▸ **SET TASK**
Revise the William W. Stickney profile starting with "Born: January 16, 1830" and going on through "and founding organizers.", putting "clerk" in place of "salesman".

William W. Stickney
2841 Olive Street
General Agent and Incorporator — St. Louis Stoneware Company
108 North Fifth Street

Born: January 16, 1830
Enfield Center, Grafton County, New Hampshire, USA

Died: January 21, 1899 (aged 69)
Saint Louis, City of St. Louis, Missouri

Buried:  Bellefontaine Cemetery
Saint Louis, City of St. Louis, Missouri

William Wier Stickney occupied a significant though largely overlooked place within the industrial growth of post–Civil War St. Louis. In 1875, he resided at 2841 Olive Street while serving as General Agent for the St. Louis Stoneware Company, whose offices stood at 108 North Fifth Street in the city’s busy wholesale and mercantile district. More importantly, surviving contemporary records reveal that Stickney was not merely an employee or salesman of the concern, but one of its original incorporators and founding organizers.

Born on January 16, 1830, in Enfield Center, Grafton County, New Hampshire, Stickney belonged to the generation of New England businessmen who moved westward during the great commercial expansion of the nineteenth century. By the time he appeared in St. Louis business circles, the city was emerging as one of the principal industrial and transportation centers of the American interior.

The St. Louis Stoneware Company was organized in December 1865, only months after the conclusion of the Civil War. The timing itself is revealing. Across the nation, cities and industries entered a period of rapid reconstruction, modernization, and expansion. St. Louis, strategically positioned upon the Mississippi River and increasingly connected to western rail systems, stood poised for extraordinary growth.

According to contemporary descriptions, the company was founded with a substantial capitalization of $100,000 — a considerable industrial investment for the period. The incorporators were identified as Stephen Partridge, William W. Stickney, and Elliott T. Merrick. This was not a modest artisan pottery shop, but a serious manufacturing concern operating on an industrial scale.

The company’s works stood at the southeast corner of Seventh Street and Russell Avenue, consisting of a substantial two-story brick manufacturing complex extending seventy-five feet along Seventh Street and one hundred forty feet along Russell Avenue. Additional stables and storage yards occupied adjoining property. Steam power operated the works, placing the enterprise firmly within the mechanized industrial world transforming St. Louis during the late nineteenth century.

▸ **AVAILABLE DATA**
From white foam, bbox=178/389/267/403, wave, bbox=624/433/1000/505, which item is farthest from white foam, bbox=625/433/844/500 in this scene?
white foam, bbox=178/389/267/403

▸ **OUTPUT OF THE EXERCISE**
Born: January 16, 1830
Enfield Center, Grafton County, New Hampshire, USA

Died: January 21, 1899 (aged 69)
Saint Louis, City of St. Louis, Missouri

Buried:  Bellefontaine Cemetery
Saint Louis, City of St. Louis, Missouri

William Wier Stickney occupied a significant though largely overlooked place within the industrial growth of post–Civil War St. Louis. In 1875, he resided at 2841 Olive Street while serving as General Agent for the St. Louis Stoneware Company, whose offices stood at 108 North Fifth Street in the city’s busy wholesale and mercantile district. More importantly, surviving contemporary records reveal that Stickney was not merely an employee or clerk of the concern, but one of its original incorporators and founding organizers.